_EXERCÍCIOS_.
1. Reproduza do trecho sobre o método de Rousseau a parte que começa nas palavras "Universidade Estadual de" e termina em "mutável, sempre atuais.".
2. Responda com base no trecho sobre o método de Rousseau:
(a) Segundo a tese dos três mundos de Popper, como é a autonomia do mundo 3?
(b) O que o autor entende por método?
(c) Qual é a primeira dificuldade que a análise encontra?
3. Com base no trecho sobre o método de Rousseau, explique por que o método não aparece de forma direta no Discurso.

_TRECHO SELECIONADO_.
┏━━
Volta

 

O Discurso sobre a desigualdade e o método abdutivo

 

Daniel Afonso da Silva

Universidade Estadual de Campinas

 

Introdução

 

Freqüentemente as obras filosóficas, ao tornarem-se clássicas, parecem transportar-se para um universo quase à parte. Ingressando no cânone, tornam-se independentes de seus autores, adotam predecessores e engendram descendentes. Conforme nos ensina Popper (1999), por meio de sua tese dos três mundos, a autonomia do mundo 3 ("dos inteligíveis ou das idéias no sentido objetivo"), condição mesma para a objetividade do conhecimento, é apenas relativa. Essa emancipação conhece graus vários e algumas obras continuam dialogando interminavelmente com a realidade mutável, sempre atuais.

O Discurso sobre a Origem e os Fundamentos da Desigualdade entre os Homens constitui indiscutivelmente uma das obras filosóficas mais lidas e influentes. Desejamos desenvolver aqui um tópico, relacionado ao Discurso, de menor interesse intrínseco, porém, de grande importância para uma justa avaliação do texto rousseauniano. Procuramos apresentar e discutir o método de Rousseau tal qual se pode depreender da obra em questão. Por método, não entendemos propriamente a estratégia de argumentação, mas o procedimento investigativo que conduziu às conclusões apresentadas pelo autor em seu texto. Nossa análise encontra sua primeira dificuldade no fato de o tema eleito não merecer um capítulo próprio no Discurso. Ao contrário, os elementos que nos permitem reconhecer um método mostram-se dispersos por todo o texto. Rousseau não busca explanar seu método, cometendo apenas observações casuais. Não obstante, interrogando o texto, acabamos por sugerir novas chaves de interpretação, contribuindo, embora minimamente, para o revigoramento do mesmo.
┗━━
_INFORMAÇÕES FORNECIDAS_.
┏━━
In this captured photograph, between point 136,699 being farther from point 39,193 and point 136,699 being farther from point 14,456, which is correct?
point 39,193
┗━━
_RESPOSTAS POR TAREFA_.
1.
Universidade Estadual de Campinas

 

Introdução

 

Freqüentemente as obras filosóficas, ao tornarem-se clássicas, parecem transportar-se para um universo quase à parte. Ingressando no cânone, tornam-se independentes de seus autores, adotam predecessores e engendram descendentes. Conforme nos ensina Popper (1999), por meio de sua tese dos três mundos, a autonomia do mundo 3 ("dos inteligíveis ou das idéias no sentido objetivo"), condição mesma para a objetividade do conhecimento, é apenas relativa. Essa emancipação conhece graus vários e algumas obras continuam dialogando interminavelmente com a realidade mutável, sempre atuais.

2.
(a) É apenas relativa.
(b) Não a estratégia de argumentação, mas o procedimento investigativo que conduziu às conclusões apresentadas pelo autor em seu texto.
(c) O tema eleito não merece um capítulo próprio no Discurso.

3. O tema não tem um capítulo próprio no Discurso, e os elementos que permitem reconhecer um método estão dispersos por todo o texto. Rousseau não busca explanar seu método e faz apenas observações casuais.